M. A... se prévaut de ce qu’il va perdre son emploi le 5 avril 2026 son employeur le 5 mars 2026, l’invitant à régulariser sa situation dans un délai d’un mois avant rupture de son contrat de travail à durée indéterminée. La condition relative à l’urgence est donc remplie.


En ce qui concerne l’existence d’un doute sérieux quant à la légalité de la décision :


Aux termes de l’article L. 435-4 du code de l'entrée et du séjour des étrangers et du droit d'asile : « A titre exceptionnel, et sans que les conditions définies au présent article soient opposables à l'autorité administrative, l'étranger qui a exercé une activité professionnelle salariée figurant dans la liste des métiers et zones géographiques caractérisés par des difficultés de recrutement définie à l'article L. 414-13 durant au moins douze mois, consécutifs ou non, au cours des vingt-quatre derniers mois, qui occupe un emploi relevant de ces métiers et zones et qui justifie d'une période de résidence ininterrompue d'au moins trois années en France peut se voir délivrer une carte de séjour temporaire portant la mention “ travailleur temporaire ” ou “ salarié ” d'une durée d'un an. / Les périodes de séjour et l'activité professionnelle salariée exercée sous couvert des documents de séjour mentionnés aux articles L. 421-34, L. 422-1 et L. 521-7 ne sont pas prises en compte pour l'obtention d'une carte de séjour temporaire portant la mention “ travailleur temporaire ” ou “ salarié ” mentionnée au premier alinéa du présent article. /Dans l'exercice de sa faculté d'appréciation, l'autorité compétente prend en compte, outre la réalité et la nature des activités professionnelles de l'étranger, son insertion sociale et familiale, son respect de l'ordre public, son intégration à la société française et son adhésion aux modes de vie et aux valeurs de celle-ci ainsi qu'aux principes de la République mentionnés à l'article L. 412-7. (…) ».

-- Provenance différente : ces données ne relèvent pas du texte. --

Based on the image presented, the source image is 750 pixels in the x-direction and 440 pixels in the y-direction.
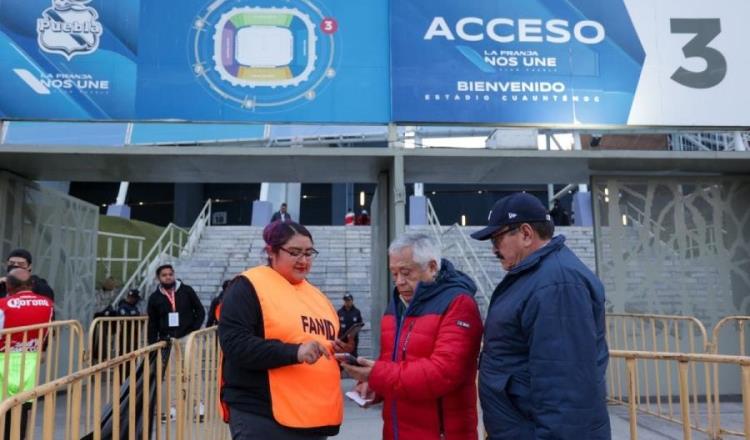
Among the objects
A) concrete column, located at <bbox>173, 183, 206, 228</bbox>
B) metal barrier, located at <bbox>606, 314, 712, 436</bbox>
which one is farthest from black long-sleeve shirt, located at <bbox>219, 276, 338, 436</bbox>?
concrete column, located at <bbox>173, 183, 206, 228</bbox>

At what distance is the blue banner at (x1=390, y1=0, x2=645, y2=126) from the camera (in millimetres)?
7785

Si lors de l’audience, le conseil de M. A... se prévaut de l’erreur de droit, le préfet de la Marne ayant communiqué les motifs de la décision implicité de rejet née à la demande de titre au motif que ce dernier a étudié la situation du requérant au titre de l’article L. 435-1 du code de l'entrée et du séjour des étrangers et du droit d'asile, il résulte de l’instruction que le contrat à durée indéterminée n’a débuté le 15 novembre 2024 et que le requérant ne justifie pas remplir les conditions requises par l’article précité. Au demeurant, le préfet dispose d’un pouvoir d’appréciation pour attribuer ce type de titre de séjour. Il s’ensuit que même si le préfet a étudié la situation sur le fondement du L. 431-1 du code de l'entrée et du séjour des étrangers et du droit d'asile, aucun des moyens invoqués, en l’état de l’instruction, ne sont propres à créer un doute sérieux sur la légalité de la décision attaquée.


Il résulte de ce qui précède que les conclusions tendant à la suspension de l’exécution de la décision attaquée doivent être rejetées ainsi que par voie de conséquence, celles à fins d’injonction et celles au titre des frais liés à l’instance.




O R DO N N E :




Article 1er : La requête de M. B... A... est rejetée.

Article 2 : La présente ordonnance sera notifiée à M. B... A... et au ministre de l’intérieur.

Copie en sera adressée au ministre de l’intérieur au préfet de la Marne.


Fait à Châlons-en-Champagne, le 1er avril 2026.


Le juge des référés,





S. MÉGRET


La République mande et ordonne au ministre de l’intérieur en ce qui le concerne ou à tous commissaires de justice à ce requis en ce qui concerne les voies de droit commun, contre les parties privées, de pourvoir à l’exécution de la présente décision.